When buildSessionLevelSubquery is called with a parameter from sessionLevelParams, it uses the raw param directly in the SQL condition (line 111). However, parameters like pathname don't need transformation, but if someone adds a parameter like referrer (which maps to domainWithoutWWW(referrer)) to sessionLevelParams, the SQL would be incorrect.

Consider using getSqlParam(param) for consistency, or document that sessionLevelParams must only contain parameters that don't require SQL transformation.

♻️ Suggested fix

   const buildSessionLevelSubquery = (
     param: FilterParameter,
     filterType: FilterType,
     values: (string | number)[],
     wildcardPrefix: string
   ): string => {
     const whereClause = [siteIdFilter, timeFilter].filter(Boolean).join(" AND ");
+    const sqlParam = getSqlParam(param);
     const condition =
       values.length === 1
-        ? `${param} ${filterTypeToOperator(filterType)} ${SqlString.escape(wildcardPrefix + values[0] + wildcardPrefix)}`
-        : `(${values.map(value => `${param} ${filterTypeToOperator(filterType)} ${SqlString.escape(wildcardPrefix + value + wildcardPrefix)}`).join(" OR ")})`;
+        ? `${sqlParam} ${filterTypeToOperator(filterType)} ${SqlString.escape(wildcardPrefix + values[0] + wildcardPrefix)}`
+        : `(${values.map(value => `${sqlParam} ${filterTypeToOperator(filterType)} ${SqlString.escape(wildcardPrefix + value + wildcardPrefix)}`).join(" OR ")})`;

---

304-311: Consider using replaceAll() instead of regex to avoid static analysis warnings.

The static analysis tool flagged a potential ReDoS vulnerability on line 308. While this is likely a false positive (since fieldMappings are developer-controlled constants, not user input), you can silence the warning and simplify the code by using String.prototype.replaceAll():

♻️ Suggested fix using replaceAll

   // Apply field mappings if provided (for CTEs that extract fields to different column names)
   if (options?.fieldMappings) {
     for (const [from, to] of Object.entries(options.fieldMappings)) {
-      // Escape special regex characters in the 'from' string
-      const escapedFrom = from.replace(/[.*+?^${}()|[\]\\]/g, "\\$&");
-      result = result.replace(new RegExp(escapedFrom, "g"), to);
+      result = result.replaceAll(from, to);
     }
   }

server/src/api/analytics/getSessions.ts (1)

60-67: Consider extracting shared SESSION_FIELD_MAPPINGS to avoid duplication.

This constant is identical to the one defined inline in getFunnelStepSessions.ts (lines 69-75). Consider extracting it to a shared location (e.g., utils/getFilterStatement.ts or a constants file) to maintain consistency and reduce duplication.
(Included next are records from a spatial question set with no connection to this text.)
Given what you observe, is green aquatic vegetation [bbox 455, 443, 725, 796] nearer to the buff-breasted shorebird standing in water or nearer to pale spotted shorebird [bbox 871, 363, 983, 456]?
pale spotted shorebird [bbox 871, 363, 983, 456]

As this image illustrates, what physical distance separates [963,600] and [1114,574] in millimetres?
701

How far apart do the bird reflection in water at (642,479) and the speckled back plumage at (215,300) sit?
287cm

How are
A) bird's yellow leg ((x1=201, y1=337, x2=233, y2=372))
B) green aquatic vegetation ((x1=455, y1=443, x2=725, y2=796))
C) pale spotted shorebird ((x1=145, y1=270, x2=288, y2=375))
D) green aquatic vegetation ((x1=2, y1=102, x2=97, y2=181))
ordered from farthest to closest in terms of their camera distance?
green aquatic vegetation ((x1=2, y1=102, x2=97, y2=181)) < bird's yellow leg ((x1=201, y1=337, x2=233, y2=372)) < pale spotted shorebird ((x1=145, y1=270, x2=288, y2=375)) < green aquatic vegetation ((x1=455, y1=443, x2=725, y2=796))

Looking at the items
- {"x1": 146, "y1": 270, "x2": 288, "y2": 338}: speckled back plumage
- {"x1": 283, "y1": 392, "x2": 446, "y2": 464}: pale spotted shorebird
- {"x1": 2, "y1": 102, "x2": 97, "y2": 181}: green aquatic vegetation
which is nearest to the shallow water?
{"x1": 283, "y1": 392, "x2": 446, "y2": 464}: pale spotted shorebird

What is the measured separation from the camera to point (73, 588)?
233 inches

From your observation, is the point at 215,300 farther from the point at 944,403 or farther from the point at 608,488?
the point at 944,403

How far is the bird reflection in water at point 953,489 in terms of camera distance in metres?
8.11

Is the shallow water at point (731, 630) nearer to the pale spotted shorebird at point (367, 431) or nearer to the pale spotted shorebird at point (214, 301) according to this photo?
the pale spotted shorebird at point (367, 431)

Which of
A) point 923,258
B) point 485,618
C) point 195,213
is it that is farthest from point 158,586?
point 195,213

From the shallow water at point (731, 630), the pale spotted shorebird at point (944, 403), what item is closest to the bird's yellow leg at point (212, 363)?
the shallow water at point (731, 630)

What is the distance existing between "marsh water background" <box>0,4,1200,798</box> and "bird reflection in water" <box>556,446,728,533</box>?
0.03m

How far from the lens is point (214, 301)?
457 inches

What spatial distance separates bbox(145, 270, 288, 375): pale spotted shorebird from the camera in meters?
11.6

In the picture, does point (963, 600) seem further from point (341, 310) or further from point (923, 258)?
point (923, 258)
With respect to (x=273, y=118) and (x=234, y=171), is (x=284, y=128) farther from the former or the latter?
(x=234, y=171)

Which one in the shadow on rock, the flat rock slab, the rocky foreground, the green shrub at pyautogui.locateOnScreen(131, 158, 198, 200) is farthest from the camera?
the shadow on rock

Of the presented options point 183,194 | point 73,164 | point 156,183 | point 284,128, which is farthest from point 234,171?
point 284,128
♻️ Example shared constant in getFilterStatement.ts

// In server/src/api/analytics/utils/getFilterStatement.ts
export const UTM_FIELD_MAPPINGS: Record<string, string> = {
  "url_parameters['utm_source']": "utm_source",
  "url_parameters['utm_medium']": "utm_medium",
  "url_parameters['utm_campaign']": "utm_campaign",
  "url_parameters['utm_term']": "utm_term",
  "url_parameters['utm_content']": "utm_content",
};

Then import and use in both getSessions.ts and getFunnelStepSessions.ts.